[Bioperl-l] retrieving sequences by ID
Diego Riano
diriano at rz.uni-potsdam.de
Wed Apr 27 11:18:10 EDT 2005
Hi Sean
I use to do something similar, here is how I am doing it:
Your ids would be in @pre_list, I just remove the final \n, so I have a
string without them.
Using the string is faster than looping through the list, But I am not
sure how it would behave with >20000 ids.
######################################################################
my @list=();
foreach my $seq(@pre_list){
chomp $seq;
push @list,$seq;
}
my $list=join("\t", at list);
my $output="outputfile"
my $in = Bio::SeqIO->new(-file => "$ARGV[0]" , '-format' => 'Fasta');
my $out = Bio::SeqIO->new(-file => ">$output" , '-format' => 'Fasta');
while(my $seq = $in->next_seq()){
my $seqid=$seq->id;
if ($rmlist=~/\b$seqid\b/){
$out->write_seq($seq);
}
}
######################################################################
I hope this helps,
diego
On Wed, 2005-04-27 at 16:33, Sean O'Keeffe wrote:
> Hi all,
> This is probably an easy problem for ye, but one I'm having difficulty
> with none the
> less.
> I'm trying to extract only sequences from a fasta file (containing
> ~38,000 sequences)
> containing a specific ID in the header line e.g.

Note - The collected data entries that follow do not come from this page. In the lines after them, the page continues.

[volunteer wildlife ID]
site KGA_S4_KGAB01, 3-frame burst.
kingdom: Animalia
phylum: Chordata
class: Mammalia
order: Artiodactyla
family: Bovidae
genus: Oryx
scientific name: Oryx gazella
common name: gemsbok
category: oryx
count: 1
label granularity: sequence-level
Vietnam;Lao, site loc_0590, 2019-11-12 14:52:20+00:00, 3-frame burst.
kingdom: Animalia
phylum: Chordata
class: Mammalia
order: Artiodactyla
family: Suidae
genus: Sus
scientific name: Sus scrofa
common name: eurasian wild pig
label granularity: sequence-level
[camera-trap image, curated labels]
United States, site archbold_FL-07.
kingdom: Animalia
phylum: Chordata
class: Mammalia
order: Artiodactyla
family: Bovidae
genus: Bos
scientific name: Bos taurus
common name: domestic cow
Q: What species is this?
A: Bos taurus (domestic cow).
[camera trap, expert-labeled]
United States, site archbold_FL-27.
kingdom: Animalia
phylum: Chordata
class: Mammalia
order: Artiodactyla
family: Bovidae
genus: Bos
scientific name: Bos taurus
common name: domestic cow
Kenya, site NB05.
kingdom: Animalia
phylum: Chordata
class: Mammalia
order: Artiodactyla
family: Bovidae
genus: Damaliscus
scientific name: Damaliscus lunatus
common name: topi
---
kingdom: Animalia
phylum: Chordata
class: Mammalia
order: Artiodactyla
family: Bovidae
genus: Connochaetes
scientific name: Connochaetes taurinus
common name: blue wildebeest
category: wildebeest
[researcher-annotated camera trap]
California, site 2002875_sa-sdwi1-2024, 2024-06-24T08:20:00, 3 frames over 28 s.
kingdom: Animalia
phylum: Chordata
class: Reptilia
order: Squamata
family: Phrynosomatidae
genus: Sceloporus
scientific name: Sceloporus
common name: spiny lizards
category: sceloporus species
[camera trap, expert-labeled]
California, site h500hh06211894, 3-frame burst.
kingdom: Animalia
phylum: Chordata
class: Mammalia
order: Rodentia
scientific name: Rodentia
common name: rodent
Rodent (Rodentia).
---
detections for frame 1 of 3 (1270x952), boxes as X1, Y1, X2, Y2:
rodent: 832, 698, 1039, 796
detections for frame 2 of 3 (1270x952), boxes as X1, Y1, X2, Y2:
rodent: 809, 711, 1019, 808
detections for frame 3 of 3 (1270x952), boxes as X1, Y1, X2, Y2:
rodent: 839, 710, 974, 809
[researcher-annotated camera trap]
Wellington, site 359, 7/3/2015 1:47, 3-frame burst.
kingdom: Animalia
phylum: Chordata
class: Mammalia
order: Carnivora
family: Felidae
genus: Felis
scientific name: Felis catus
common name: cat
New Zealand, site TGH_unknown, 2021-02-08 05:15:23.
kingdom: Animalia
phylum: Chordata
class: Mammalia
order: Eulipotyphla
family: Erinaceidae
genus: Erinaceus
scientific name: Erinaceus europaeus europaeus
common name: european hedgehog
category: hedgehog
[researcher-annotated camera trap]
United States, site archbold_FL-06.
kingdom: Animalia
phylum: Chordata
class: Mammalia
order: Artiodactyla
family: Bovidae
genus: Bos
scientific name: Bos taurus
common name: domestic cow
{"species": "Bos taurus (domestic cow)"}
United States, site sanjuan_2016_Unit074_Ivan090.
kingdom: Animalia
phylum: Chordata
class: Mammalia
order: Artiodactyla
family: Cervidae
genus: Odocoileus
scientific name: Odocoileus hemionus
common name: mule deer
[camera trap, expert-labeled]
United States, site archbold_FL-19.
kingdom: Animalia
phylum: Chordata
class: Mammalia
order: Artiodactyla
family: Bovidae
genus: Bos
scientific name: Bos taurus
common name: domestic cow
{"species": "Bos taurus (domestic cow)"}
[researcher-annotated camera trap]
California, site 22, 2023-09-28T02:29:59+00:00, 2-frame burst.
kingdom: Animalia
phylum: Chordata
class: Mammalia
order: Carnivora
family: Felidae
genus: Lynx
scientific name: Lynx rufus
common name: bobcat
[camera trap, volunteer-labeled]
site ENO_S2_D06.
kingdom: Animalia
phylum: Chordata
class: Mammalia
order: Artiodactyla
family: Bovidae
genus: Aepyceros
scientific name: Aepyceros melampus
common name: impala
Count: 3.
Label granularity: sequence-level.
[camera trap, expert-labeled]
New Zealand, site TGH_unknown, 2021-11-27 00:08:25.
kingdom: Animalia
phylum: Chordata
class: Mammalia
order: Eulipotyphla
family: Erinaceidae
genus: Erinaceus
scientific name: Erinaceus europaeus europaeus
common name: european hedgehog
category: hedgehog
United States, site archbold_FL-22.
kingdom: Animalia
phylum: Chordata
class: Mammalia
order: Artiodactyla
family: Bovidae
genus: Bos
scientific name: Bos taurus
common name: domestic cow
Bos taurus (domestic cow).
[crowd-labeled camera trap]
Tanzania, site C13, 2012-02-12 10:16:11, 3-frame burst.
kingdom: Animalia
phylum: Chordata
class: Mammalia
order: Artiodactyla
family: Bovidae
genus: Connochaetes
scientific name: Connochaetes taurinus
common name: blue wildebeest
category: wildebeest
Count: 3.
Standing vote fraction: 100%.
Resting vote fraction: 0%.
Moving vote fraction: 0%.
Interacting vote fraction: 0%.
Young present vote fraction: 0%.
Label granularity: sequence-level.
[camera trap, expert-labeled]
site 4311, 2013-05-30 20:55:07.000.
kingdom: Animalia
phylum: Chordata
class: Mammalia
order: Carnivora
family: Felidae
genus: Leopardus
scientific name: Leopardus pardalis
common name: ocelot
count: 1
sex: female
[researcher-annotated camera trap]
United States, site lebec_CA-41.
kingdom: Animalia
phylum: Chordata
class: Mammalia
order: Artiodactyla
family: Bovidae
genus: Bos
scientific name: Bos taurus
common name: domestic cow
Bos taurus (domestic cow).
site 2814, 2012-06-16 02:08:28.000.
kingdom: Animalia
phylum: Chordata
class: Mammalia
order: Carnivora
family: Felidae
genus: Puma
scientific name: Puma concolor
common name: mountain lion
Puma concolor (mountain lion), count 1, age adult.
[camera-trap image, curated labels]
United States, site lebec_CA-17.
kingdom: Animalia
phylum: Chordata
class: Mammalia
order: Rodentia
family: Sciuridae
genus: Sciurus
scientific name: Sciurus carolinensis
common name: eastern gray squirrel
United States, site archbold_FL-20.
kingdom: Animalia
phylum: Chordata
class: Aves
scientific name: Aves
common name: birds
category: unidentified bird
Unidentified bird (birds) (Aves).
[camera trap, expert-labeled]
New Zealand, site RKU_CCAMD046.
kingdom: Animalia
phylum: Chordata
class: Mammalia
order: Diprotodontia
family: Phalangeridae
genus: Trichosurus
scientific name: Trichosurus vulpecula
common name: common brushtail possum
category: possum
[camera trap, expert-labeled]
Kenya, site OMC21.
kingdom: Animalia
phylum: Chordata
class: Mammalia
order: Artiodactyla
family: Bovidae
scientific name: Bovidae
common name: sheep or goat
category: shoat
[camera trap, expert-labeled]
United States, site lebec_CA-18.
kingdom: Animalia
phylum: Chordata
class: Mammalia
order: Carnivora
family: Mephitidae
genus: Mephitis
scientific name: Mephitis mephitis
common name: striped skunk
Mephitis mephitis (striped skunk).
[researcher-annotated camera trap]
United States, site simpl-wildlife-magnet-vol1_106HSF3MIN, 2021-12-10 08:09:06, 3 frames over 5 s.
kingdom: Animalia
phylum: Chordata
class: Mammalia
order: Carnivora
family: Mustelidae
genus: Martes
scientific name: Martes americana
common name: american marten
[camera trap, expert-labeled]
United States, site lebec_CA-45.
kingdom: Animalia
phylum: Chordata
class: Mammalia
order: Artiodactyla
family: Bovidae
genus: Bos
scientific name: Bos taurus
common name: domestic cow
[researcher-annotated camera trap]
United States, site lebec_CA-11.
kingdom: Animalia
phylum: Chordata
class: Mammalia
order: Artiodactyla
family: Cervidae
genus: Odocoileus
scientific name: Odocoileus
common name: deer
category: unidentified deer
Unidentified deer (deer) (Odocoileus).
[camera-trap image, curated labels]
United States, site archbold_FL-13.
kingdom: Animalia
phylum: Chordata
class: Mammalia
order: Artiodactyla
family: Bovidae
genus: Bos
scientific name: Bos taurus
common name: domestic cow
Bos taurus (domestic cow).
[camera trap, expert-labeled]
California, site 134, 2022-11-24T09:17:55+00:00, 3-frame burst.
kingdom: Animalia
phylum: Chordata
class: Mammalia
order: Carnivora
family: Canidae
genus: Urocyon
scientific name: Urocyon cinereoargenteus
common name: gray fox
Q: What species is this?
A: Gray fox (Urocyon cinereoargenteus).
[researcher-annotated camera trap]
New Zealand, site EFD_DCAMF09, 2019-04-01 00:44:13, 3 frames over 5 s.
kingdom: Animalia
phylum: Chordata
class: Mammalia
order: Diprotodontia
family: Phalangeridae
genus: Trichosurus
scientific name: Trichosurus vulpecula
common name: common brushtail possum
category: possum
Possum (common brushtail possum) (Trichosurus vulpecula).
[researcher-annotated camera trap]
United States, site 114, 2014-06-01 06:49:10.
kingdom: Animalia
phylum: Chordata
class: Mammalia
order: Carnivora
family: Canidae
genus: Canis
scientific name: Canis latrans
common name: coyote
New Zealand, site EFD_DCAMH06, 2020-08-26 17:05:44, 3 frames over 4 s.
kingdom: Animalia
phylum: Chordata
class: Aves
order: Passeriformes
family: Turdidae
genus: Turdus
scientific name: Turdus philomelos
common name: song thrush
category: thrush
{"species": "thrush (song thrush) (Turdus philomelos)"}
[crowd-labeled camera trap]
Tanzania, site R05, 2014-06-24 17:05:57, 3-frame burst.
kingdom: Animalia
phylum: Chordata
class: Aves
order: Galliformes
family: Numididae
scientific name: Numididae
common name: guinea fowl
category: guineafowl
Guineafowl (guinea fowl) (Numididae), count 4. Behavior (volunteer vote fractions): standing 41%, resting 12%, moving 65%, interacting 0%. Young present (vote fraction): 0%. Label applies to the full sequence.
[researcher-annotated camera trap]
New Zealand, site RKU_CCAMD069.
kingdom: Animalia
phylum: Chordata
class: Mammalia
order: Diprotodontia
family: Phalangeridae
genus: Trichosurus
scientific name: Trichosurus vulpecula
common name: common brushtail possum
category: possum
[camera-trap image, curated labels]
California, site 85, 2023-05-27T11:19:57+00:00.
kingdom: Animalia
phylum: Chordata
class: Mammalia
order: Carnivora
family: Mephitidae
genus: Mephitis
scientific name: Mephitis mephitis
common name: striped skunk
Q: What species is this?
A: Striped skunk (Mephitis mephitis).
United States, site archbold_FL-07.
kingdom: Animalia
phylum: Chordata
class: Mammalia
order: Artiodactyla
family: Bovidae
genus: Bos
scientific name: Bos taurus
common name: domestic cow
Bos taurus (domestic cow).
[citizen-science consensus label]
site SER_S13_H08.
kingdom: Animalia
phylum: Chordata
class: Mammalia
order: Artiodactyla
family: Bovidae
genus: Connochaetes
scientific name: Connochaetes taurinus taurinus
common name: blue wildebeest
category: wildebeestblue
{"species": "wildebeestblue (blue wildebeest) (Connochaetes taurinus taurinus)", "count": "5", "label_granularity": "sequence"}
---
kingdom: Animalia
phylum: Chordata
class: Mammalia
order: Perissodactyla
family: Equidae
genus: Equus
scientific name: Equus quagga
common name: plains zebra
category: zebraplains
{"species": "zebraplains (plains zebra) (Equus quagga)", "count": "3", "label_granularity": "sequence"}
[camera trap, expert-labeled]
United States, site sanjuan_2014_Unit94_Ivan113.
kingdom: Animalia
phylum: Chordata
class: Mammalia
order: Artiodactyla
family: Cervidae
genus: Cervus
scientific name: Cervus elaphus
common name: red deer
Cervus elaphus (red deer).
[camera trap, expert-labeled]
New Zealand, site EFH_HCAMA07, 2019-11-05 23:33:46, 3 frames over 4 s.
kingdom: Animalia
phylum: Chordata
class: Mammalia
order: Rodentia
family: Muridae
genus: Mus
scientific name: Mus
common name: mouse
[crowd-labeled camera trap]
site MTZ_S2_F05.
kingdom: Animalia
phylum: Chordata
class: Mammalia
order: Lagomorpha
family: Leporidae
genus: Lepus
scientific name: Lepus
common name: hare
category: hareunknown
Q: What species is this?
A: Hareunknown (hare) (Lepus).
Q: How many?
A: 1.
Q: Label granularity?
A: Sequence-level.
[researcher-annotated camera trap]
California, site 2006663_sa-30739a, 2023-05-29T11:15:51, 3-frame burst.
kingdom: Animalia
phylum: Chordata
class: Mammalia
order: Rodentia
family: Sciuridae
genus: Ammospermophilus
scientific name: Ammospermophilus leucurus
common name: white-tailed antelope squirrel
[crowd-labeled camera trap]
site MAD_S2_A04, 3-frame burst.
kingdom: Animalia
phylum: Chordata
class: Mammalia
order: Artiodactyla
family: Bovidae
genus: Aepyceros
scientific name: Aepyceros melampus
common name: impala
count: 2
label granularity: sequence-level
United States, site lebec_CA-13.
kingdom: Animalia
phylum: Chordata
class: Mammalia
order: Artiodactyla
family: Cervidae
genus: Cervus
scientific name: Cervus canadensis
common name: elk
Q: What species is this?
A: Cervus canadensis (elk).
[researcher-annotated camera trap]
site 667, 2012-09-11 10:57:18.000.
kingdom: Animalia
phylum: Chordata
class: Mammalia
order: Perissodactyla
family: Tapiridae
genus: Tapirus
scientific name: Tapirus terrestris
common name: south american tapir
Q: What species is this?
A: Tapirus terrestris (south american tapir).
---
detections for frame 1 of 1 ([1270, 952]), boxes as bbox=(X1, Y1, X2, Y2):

> return only the sequence for header containing 'ABCD12346' from:
> >ABCD12345|followed by the rest of the description
> acgtacgtgttttgggccctttaaa.....
> >ABCD12346|description
> acgtacgtgttttgggccctttaaa.....
> >ABCD12347|description
> acgtacgtgttttgggccctttaaa.....
> ...
>
> The specific ID's are contained in a list(~20,000) which I want to loop through.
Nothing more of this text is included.